Moises: Does age really matter?

Moises: Does age really matter?
SunStar Moises

@LAUREN: I’m a business owner and because of it, I travel a lot. Last year, I visited a classmate who’s based in Los Angeles. The first person I met was this good-looking gentleman holding what looked like a glass of whisky. I was 23 and he was 42. Honestly? I thought, “old guy.” It’s just funny how one’s first impression about outer appearance can change when you get to know the person better. We hit it off, naturally drawn to each other. The timing was serendipitous. Just months earlier, he had a heart attack, prompting the desire to explore the world and meet new people. Similarly, I just came out of a long-term relationship and realized that I had to be more open and fun. While we’re both family-oriented, there are noticeable gaps, too. Our differing perspectives on life stages and priorities occasionally make us question how well we can sync our futures together. Before things get too serious, I’m curious to hear your thoughts on this. You’re about his age.

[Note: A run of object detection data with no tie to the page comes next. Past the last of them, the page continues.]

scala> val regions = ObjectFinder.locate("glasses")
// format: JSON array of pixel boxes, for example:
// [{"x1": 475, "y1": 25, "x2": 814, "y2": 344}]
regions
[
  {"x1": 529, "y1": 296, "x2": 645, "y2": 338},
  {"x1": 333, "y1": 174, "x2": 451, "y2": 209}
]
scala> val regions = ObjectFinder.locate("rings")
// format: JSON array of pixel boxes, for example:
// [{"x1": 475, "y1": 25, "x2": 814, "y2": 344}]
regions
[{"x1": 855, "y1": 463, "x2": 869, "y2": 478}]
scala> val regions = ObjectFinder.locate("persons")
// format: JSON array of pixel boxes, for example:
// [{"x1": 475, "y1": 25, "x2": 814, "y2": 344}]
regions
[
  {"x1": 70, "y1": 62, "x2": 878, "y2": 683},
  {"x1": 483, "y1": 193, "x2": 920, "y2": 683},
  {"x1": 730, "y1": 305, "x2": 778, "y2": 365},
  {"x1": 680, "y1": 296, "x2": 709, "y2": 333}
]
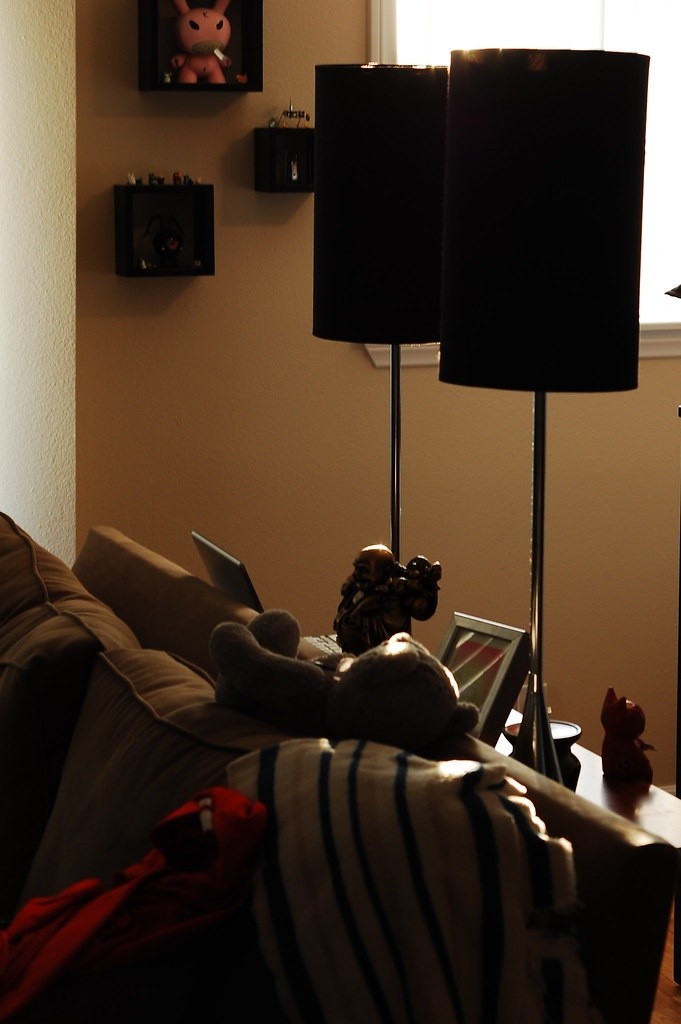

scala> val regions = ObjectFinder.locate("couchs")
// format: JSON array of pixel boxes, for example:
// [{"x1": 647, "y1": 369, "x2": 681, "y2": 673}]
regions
[{"x1": 0, "y1": 509, "x2": 681, "y2": 1024}]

DJ: Uhm. Does that mean I can also be in a relationship with someone your age? Kidding aside, we’re in an era where love is love and boundaries are more fluid. The doors are wide open for all demographics. Including the dating age range. Google Michael Douglas and Catherine Zeta-Jones. There are many such pairings. While some people may disapprove, we still accept their reality. And reducing what you have to the age gap is, I think, short sighted.

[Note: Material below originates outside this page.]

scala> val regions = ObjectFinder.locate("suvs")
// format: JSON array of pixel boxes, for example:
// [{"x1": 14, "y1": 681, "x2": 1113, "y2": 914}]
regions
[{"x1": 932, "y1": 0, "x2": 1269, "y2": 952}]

Being with someone older often means being with someone more experienced and emotionally secure. He’s likely reliable and predictable, capable of making you feel valued and appreciated. Given his age, no more wishy-washy what-are-we conversation. Less superficial factors are at play. According to studies like Justin J. Lehmiller and R. Agnew Christopher’s research, age-gap couples often report higher relationship satisfaction, greater trust, commitment and lower jealousy compared to similar-age couples.

This dynamic can lead to personal growth and a broader perspective for both of you. He offers wisdom and steadiness, while you bring energy and fresh ideas. His career stability can compliment your adventurous spirit. I can imagine how harmonious and supportive the set-up is. In fact, from the same study previously mentioned comes this observation — the negative outcomes often reside not in the couple but in pressures and judgement from the outside world.

There’s no denying that the face value can be noticeable in an event or a gathering with a whole room of people in their early twenties, with one guest in his early forties. Your parents might even be closer in age to him than you are. How much do these bother you both? What I’m just trying to point out is while your partner might be amazing, that doesn’t magically erase the age gap.

Where are you both with your life plans? You may just be getting your life started while he’s ready to settle down. Unless he’s in the midst of a mid-life crisis, he most likely has his goals and priorities locked down. Does he have a house in LA? Is he keen on starting a family? What’s your stand on relocation? How will the relationship impact your business and your personal goals? The idea of things getting serious can be felt rushed. And you have to be ready to deal with life’s big questions sooner rather than later.

That’s the funny thing with love. We sometimes end up in relationships that might challenge what society believes as what a real relationship should look like. You’ll encounter a few raised eyebrows. He’ll encounter a few “you lucky bastard” type of comments. But things can work. And if they don’t, you can talk about them. If you and your partner agree on the essential aspects like goals, values, what you stand for and what you don’t, there is nothing you can’t work through. All the rules that once defined dating are out the window. Just keep your love tank full!